Activity: Each line below must be printed again exactly.

[Transcribed page contents]
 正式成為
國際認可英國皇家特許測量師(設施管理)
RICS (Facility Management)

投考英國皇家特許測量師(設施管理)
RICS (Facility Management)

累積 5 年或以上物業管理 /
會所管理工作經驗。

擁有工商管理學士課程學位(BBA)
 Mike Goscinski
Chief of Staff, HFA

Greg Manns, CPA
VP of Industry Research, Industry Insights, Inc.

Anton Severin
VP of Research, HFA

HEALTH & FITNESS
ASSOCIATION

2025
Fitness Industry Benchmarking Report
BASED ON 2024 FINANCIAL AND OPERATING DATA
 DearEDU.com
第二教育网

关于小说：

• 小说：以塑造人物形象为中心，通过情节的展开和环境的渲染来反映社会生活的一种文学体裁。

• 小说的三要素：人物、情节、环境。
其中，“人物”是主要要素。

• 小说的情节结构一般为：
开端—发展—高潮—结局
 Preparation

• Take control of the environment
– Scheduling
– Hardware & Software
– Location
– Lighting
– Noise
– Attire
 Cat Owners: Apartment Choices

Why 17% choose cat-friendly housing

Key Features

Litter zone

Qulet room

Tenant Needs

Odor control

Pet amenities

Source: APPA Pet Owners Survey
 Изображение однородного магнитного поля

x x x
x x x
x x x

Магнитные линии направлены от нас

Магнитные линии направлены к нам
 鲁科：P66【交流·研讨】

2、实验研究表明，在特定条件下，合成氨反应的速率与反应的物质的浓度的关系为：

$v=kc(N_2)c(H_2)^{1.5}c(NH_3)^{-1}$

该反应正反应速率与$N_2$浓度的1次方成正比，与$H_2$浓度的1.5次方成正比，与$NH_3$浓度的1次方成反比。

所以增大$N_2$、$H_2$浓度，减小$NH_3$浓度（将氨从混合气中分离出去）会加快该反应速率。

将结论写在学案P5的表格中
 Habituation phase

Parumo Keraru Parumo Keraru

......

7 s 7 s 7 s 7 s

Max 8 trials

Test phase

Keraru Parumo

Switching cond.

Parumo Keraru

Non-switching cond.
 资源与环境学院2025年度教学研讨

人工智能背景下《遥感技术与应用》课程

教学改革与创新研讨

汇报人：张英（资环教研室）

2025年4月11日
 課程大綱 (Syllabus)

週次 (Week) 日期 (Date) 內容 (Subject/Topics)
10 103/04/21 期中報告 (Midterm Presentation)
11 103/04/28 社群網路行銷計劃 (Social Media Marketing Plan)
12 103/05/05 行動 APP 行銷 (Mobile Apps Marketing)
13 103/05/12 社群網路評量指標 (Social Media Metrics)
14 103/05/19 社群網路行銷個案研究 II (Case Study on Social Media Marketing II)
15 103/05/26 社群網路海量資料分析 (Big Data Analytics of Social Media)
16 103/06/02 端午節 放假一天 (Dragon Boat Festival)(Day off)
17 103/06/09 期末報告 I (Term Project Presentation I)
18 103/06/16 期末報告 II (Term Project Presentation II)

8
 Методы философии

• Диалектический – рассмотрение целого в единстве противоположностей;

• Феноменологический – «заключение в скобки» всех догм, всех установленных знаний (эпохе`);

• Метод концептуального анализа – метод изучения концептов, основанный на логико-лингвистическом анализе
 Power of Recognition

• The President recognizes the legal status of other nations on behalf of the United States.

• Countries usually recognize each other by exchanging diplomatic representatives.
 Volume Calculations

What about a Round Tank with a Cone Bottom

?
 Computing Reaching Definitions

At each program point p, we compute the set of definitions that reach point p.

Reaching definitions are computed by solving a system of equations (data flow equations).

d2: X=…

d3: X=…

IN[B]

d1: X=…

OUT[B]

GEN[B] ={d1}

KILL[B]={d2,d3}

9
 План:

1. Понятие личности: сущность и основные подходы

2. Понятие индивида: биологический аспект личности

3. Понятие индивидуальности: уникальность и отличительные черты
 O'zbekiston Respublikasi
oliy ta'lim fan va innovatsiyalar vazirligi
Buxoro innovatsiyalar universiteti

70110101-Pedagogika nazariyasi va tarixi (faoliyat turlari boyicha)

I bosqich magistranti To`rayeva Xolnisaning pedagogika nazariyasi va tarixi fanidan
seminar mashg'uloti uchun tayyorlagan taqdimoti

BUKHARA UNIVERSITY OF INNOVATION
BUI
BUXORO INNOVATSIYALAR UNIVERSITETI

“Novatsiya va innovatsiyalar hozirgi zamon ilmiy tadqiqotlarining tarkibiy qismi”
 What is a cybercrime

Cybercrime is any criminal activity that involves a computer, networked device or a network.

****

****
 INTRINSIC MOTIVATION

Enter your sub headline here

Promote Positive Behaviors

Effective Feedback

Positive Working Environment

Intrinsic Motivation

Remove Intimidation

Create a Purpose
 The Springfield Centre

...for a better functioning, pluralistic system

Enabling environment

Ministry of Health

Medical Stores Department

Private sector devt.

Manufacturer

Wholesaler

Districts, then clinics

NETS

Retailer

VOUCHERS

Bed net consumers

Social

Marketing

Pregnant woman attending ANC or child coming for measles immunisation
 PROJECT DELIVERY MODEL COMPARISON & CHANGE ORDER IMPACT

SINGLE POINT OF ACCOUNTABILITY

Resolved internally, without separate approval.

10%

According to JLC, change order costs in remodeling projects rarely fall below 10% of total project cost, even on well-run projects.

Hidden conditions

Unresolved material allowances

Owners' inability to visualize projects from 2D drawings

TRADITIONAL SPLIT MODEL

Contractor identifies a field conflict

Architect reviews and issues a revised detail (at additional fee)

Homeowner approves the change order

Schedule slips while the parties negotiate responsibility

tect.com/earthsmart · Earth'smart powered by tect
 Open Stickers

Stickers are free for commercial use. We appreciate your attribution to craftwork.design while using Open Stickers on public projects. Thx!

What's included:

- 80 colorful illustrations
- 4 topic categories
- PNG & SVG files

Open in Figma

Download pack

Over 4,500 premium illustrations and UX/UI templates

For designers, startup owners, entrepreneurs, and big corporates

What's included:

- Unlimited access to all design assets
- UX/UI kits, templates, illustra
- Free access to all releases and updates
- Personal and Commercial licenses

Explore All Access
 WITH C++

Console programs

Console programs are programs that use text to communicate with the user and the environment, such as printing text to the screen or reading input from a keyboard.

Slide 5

Solution to this exercise:
 正式成為
國際認可英國皇家特許測量師(設施管理)
RICS (Facility Management)

投考英國皇家特許測量師(設施管理)
RICS (Facility Management)

累積 5 年或以上物業管理 /
會所管理工作經驗。

擁有工商管理學士課程學位(BBA)
 Mike Goscinski
Chief of Staff, HFA

Greg Manns, CPA
VP of Industry Research, Industry Insights, Inc.

Anton Severin
VP of Research, HFA

HEALTH & FITNESS
ASSOCIATION

2025
Fitness Industry Benchmarking Report
BASED ON 2024 FINANCIAL AND OPERATING DATA
 DearEDU.com
第二教育网

关于小说：

• 小说：以塑造人物形象为中心，通过情节的展开和环境的渲染来反映社会生活的一种文学体裁。

• 小说的三要素：人物、情节、环境。
其中，“人物”是主要要素。

• 小说的情节结构一般为：
开端—发展—高潮—结局
 Preparation

• Take control of the environment
– Scheduling
– Hardware & Software
– Location
– Lighting
– Noise
– Attire
 Cat Owners: Apartment Choices

Why 17% choose cat-friendly housing

Key Features

Litter zone

Qulet room

Tenant Needs

Odor control

Pet amenities

Source: APPA Pet Owners Survey
 Изображение однородного магнитного поля

x x x
x x x
x x x

Магнитные линии направлены от нас

Магнитные линии направлены к нам
 鲁科：P66【交流·研讨】

2、实验研究表明，在特定条件下，合成氨反应的速率与反应的物质的浓度的关系为：

$v=kc(N_2)c(H_2)^{1.5}c(NH_3)^{-1}$

该反应正反应速率与$N_2$浓度的1次方成正比，与$H_2$浓度的1.5次方成正比，与$NH_3$浓度的1次方成反比。

所以增大$N_2$、$H_2$浓度，减小$NH_3$浓度（将氨从混合气中分离出去）会加快该反应速率。

将结论写在学案P5的表格中
 Habituation phase

Parumo Keraru Parumo Keraru

......

7 s 7 s 7 s 7 s

Max 8 trials

Test phase

Keraru Parumo

Switching cond.

Parumo Keraru

Non-switching cond.
 资源与环境学院2025年度教学研讨

人工智能背景下《遥感技术与应用》课程

教学改革与创新研讨

汇报人：张英（资环教研室）

2025年4月11日
 課程大綱 (Syllabus)

週次 (Week) 日期 (Date) 內容 (Subject/Topics)
10 103/04/21 期中報告 (Midterm Presentation)
11 103/04/28 社群網路行銷計劃 (Social Media Marketing Plan)
12 103/05/05 行動 APP 行銷 (Mobile Apps Marketing)
13 103/05/12 社群網路評量指標 (Social Media Metrics)
14 103/05/19 社群網路行銷個案研究 II (Case Study on Social Media Marketing II)
15 103/05/26 社群網路海量資料分析 (Big Data Analytics of Social Media)
16 103/06/02 端午節 放假一天 (Dragon Boat Festival)(Day off)
17 103/06/09 期末報告 I (Term Project Presentation I)
18 103/06/16 期末報告 II (Term Project Presentation II)

8
 Методы философии

• Диалектический – рассмотрение целого в единстве противоположностей;

• Феноменологический – «заключение в скобки» всех догм, всех установленных знаний (эпохе`);

• Метод концептуального анализа – метод изучения концептов, основанный на логико-лингвистическом анализе
 Power of Recognition

• The President recognizes the legal status of other nations on behalf of the United States.

• Countries usually recognize each other by exchanging diplomatic representatives.
 Volume Calculations

What about a Round Tank with a Cone Bottom

?
 Computing Reaching Definitions

At each program point p, we compute the set of definitions that reach point p.

Reaching definitions are computed by solving a system of equations (data flow equations).

d2: X=…

d3: X=…

IN[B]

d1: X=…

OUT[B]

GEN[B] ={d1}

KILL[B]={d2,d3}

9
 План:

1. Понятие личности: сущность и основные подходы

2. Понятие индивида: биологический аспект личности

3. Понятие индивидуальности: уникальность и отличительные черты
 O'zbekiston Respublikasi
oliy ta'lim fan va innovatsiyalar vazirligi
Buxoro innovatsiyalar universiteti

70110101-Pedagogika nazariyasi va tarixi (faoliyat turlari boyicha)

I bosqich magistranti To`rayeva Xolnisaning pedagogika nazariyasi va tarixi fanidan
seminar mashg'uloti uchun tayyorlagan taqdimoti

BUKHARA UNIVERSITY OF INNOVATION
BUI
BUXORO INNOVATSIYALAR UNIVERSITETI

“Novatsiya va innovatsiyalar hozirgi zamon ilmiy tadqiqotlarining tarkibiy qismi”
 What is a cybercrime

Cybercrime is any criminal activity that involves a computer, networked device or a network.

****

****
 INTRINSIC MOTIVATION

Enter your sub headline here

Promote Positive Behaviors

Effective Feedback

Positive Working Environment

Intrinsic Motivation

Remove Intimidation

Create a Purpose
 The Springfield Centre

...for a better functioning, pluralistic system

Enabling environment

Ministry of Health

Medical Stores Department

Private sector devt.

Manufacturer

Wholesaler

Districts, then clinics

NETS

Retailer

VOUCHERS

Bed net consumers

Social

Marketing

Pregnant woman attending ANC or child coming for measles immunisation
 PROJECT DELIVERY MODEL COMPARISON & CHANGE ORDER IMPACT

SINGLE POINT OF ACCOUNTABILITY

Resolved internally, without separate approval.

10%

According to JLC, change order costs in remodeling projects rarely fall below 10% of total project cost, even on well-run projects.

Hidden conditions

Unresolved material allowances

Owners' inability to visualize projects from 2D drawings

TRADITIONAL SPLIT MODEL

Contractor identifies a field conflict

Architect reviews and issues a revised detail (at additional fee)

Homeowner approves the change order

Schedule slips while the parties negotiate responsibility

tect.com/earthsmart · Earth'smart powered by tect
 Open Stickers

Stickers are free for commercial use. We appreciate your attribution to craftwork.design while using Open Stickers on public projects. Thx!

What's included:

- 80 colorful illustrations
- 4 topic categories
- PNG & SVG files

Open in Figma

Download pack

Over 4,500 premium illustrations and UX/UI templates

For designers, startup owners, entrepreneurs, and big corporates

What's included:

- Unlimited access to all design assets
- UX/UI kits, templates, illustra
- Free access to all releases and updates
- Personal and Commercial licenses

Explore All Access
 WITH C++

Console programs

Console programs are programs that use text to communicate with the user and the environment, such as printing text to the screen or reading input from a keyboard.

Slide 5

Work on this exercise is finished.